Secondo Svimez l'Abruzzo è fra le Regioni del sud più reattive nella ripartenza dopo la crisi per il Covid

Il rapporto Svimez ha certificato un crollo del fatturato in tutte le Regioni nel 2020 per l'effetto della pandemia, mentre la risalita nel 2021 vedrà parecchie differenze fra i vari territori

La pandemia ha unito tutte le Regioni verso una crisi del Pil senza precedenti, ma per la fase di ripartenza attesa nel 2021 ci saranno anche sensibili differenze fra un territorio e l'altro.

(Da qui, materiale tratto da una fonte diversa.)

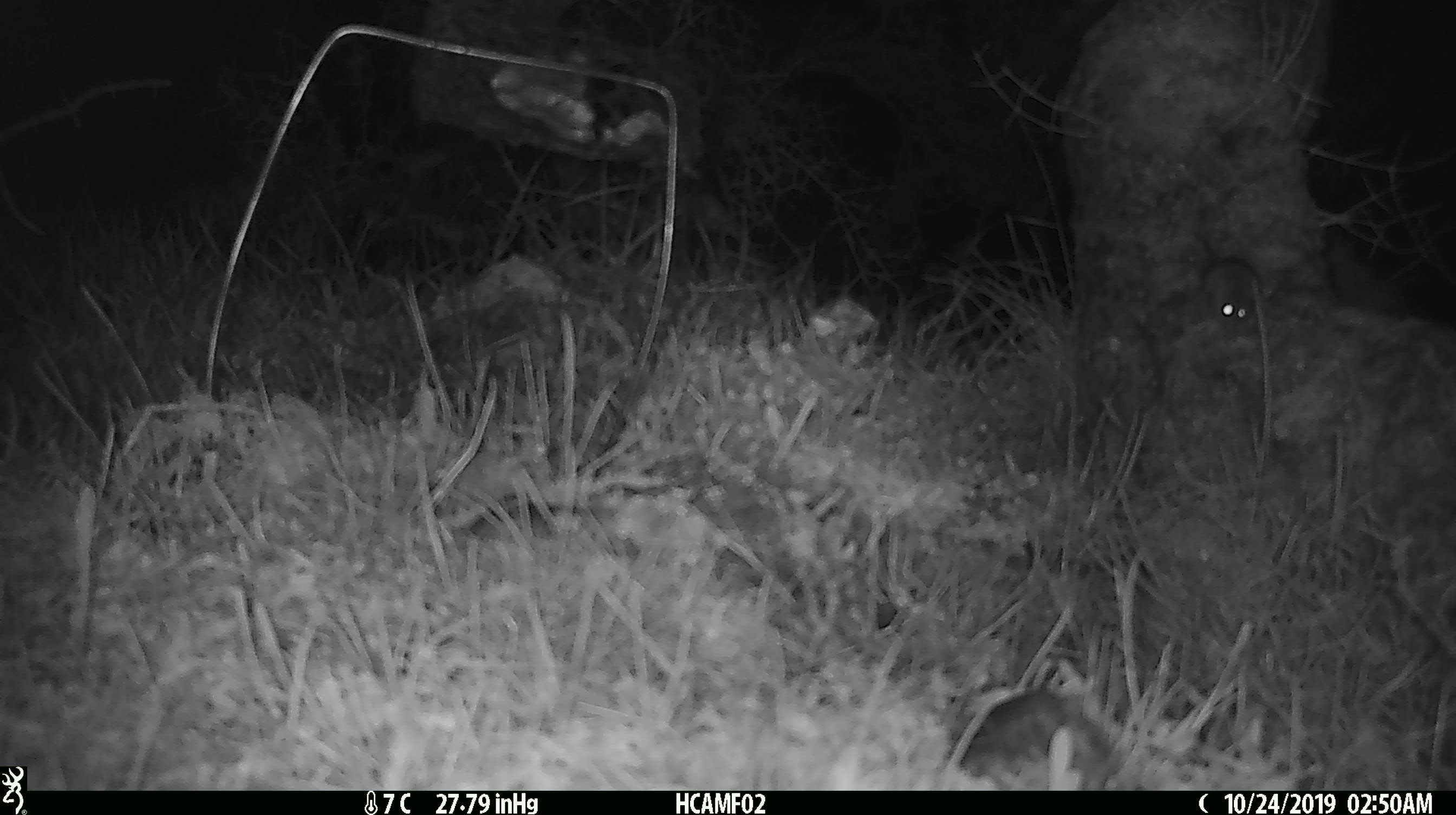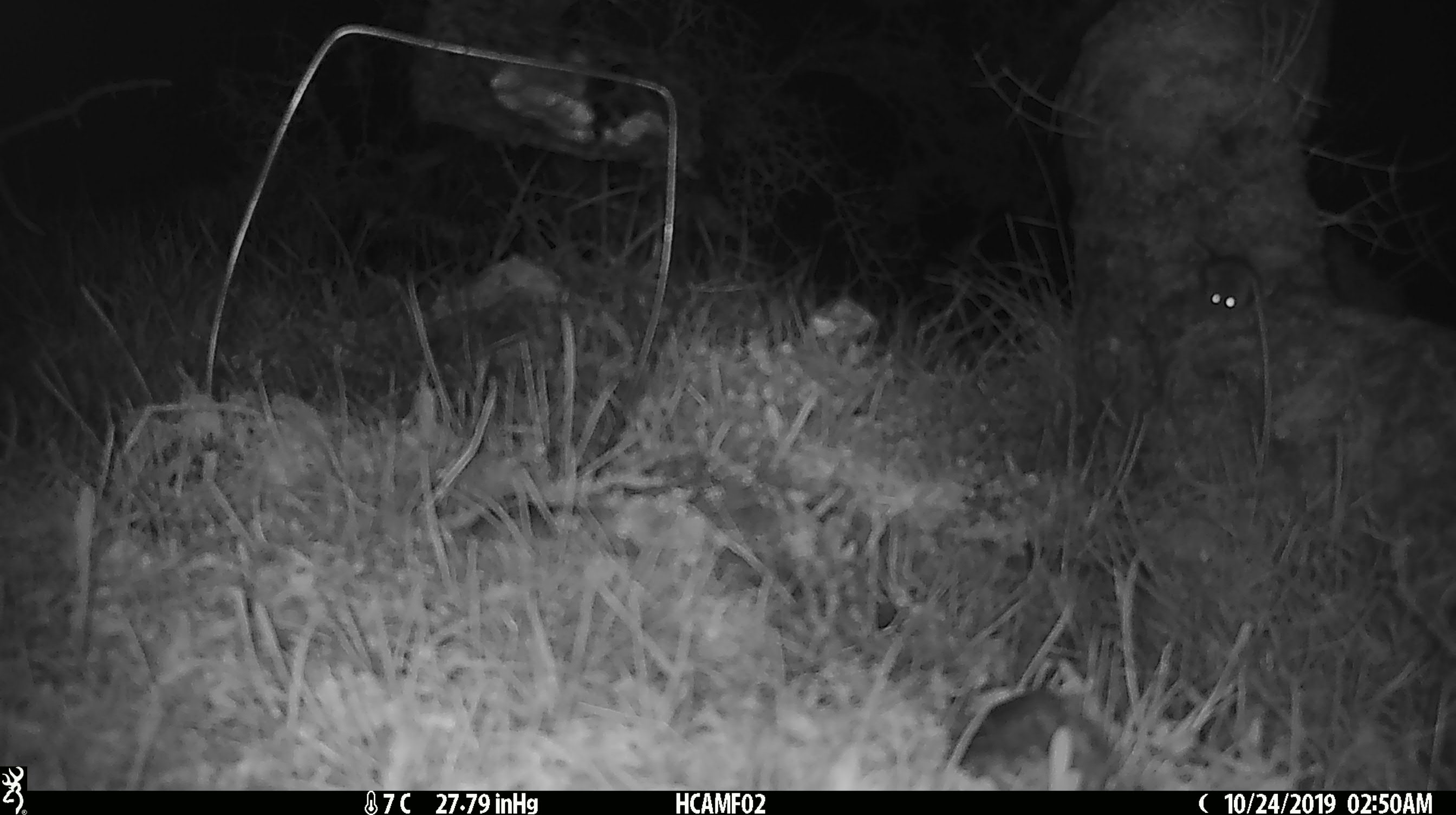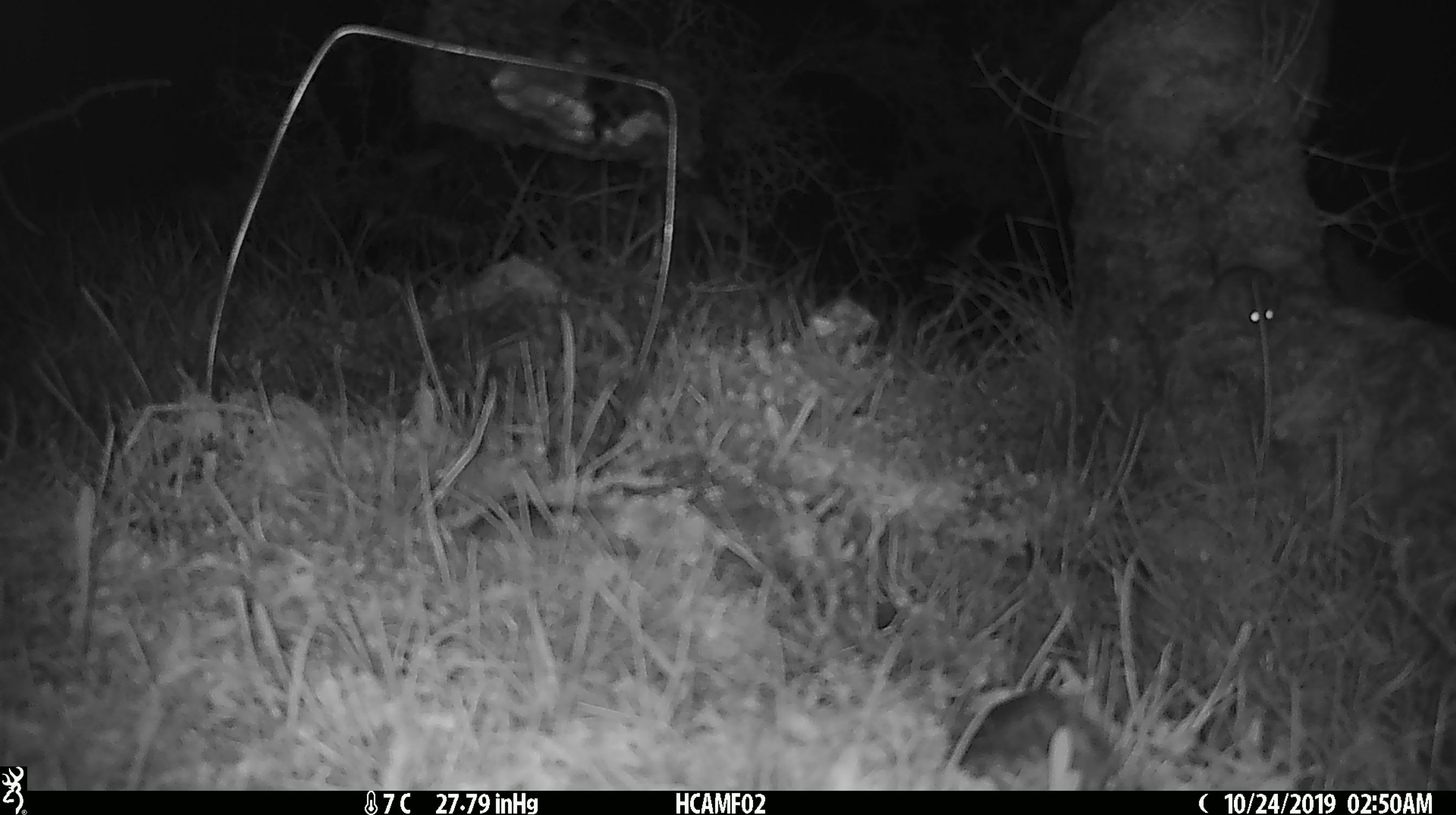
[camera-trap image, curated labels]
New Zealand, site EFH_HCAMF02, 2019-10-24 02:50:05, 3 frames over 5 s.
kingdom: Animalia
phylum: Chordata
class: Mammalia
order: Rodentia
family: Muridae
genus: Mus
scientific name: Mus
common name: mouse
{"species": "mouse (Mus)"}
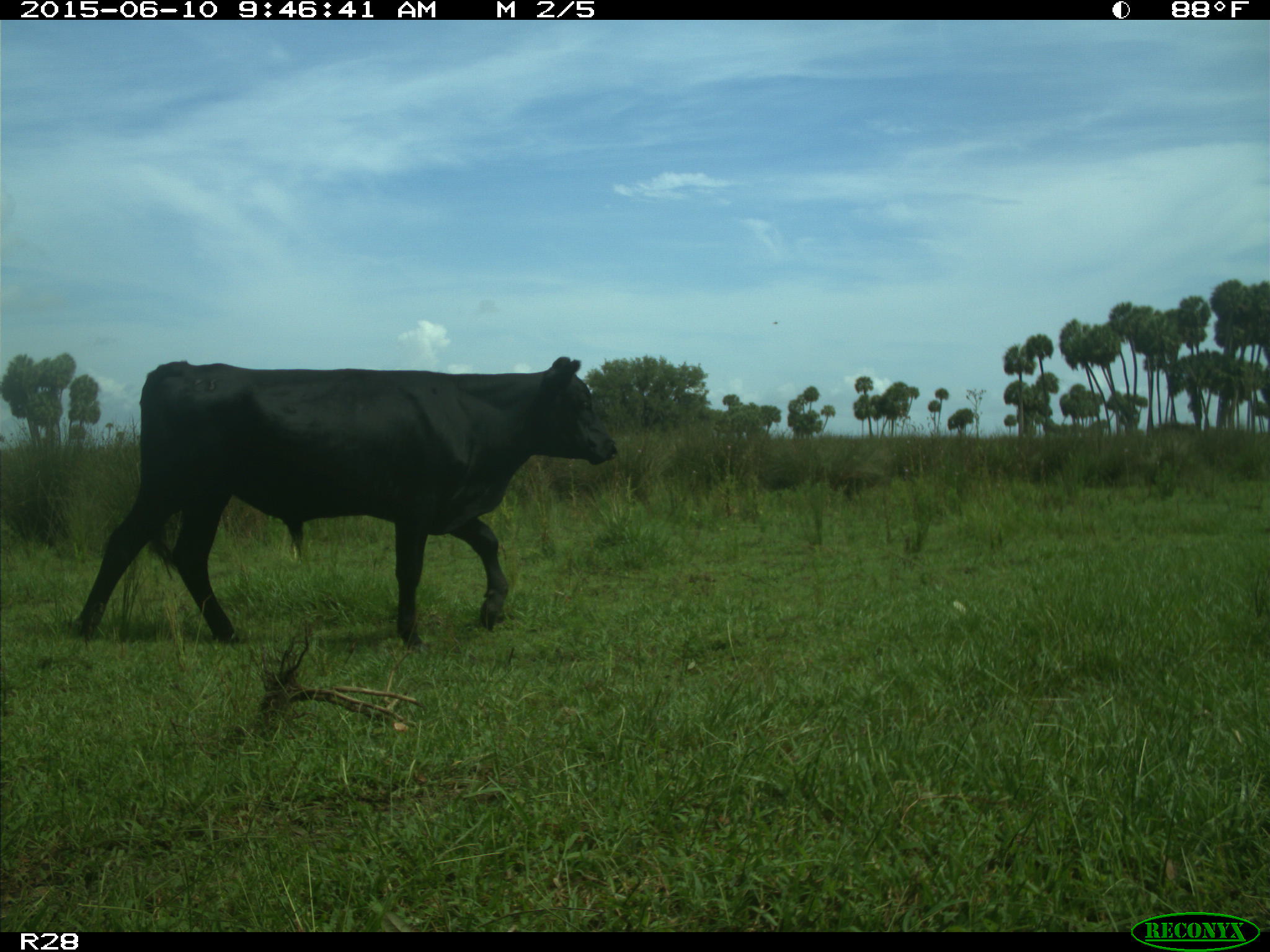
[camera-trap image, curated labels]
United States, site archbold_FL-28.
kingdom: Animalia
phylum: Chordata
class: Mammalia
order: Artiodactyla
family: Bovidae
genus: Bos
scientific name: Bos taurus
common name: domestic cow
Bos taurus (domestic cow).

Lo ha stabilito il rapporto Svimez, che ha analizzato gli effetti economici del Coronavirus nelle regioni, con il primato negativo in termini di calo, nel 2020, per la Basilicata (-12,9%) e il Veneto (-12,4%).La Lombardia perde 9,4 punti di Pil mentre perdite superiori al 10% si registrano in molte Regioni, anche se l'Abruzzo si colloca al di sotto di questa fascia.

Lo studio poi si è concentrato sulla ripartenza, evidenziando come le tre Regioni del nord più colpite dalla prima ondata della pandemia ovvero Emilia Romagna, Lombardia e Veneto, si stanno dimostrando più reattive con un recupero fra il 5 e il 5,8% a dimostrazione che le strutture produttive regionali sono più solide e integrate nei contesti internazionali, che rappresentano la vera chiave di svolta con l'export per il rilancio economico. Fra le Regioni del meridione, troviamo Abruzzo e Puglia fra le più reattive (+1,7%) scavalcate solo dalla Basilicata (+2,4%). Faranno invece fatica a ripartire Molise, Sardegna, Calabria e Sicilia dove i mercati sono dipendenti dalla domanda interna e dai flussi di spesa pubblica.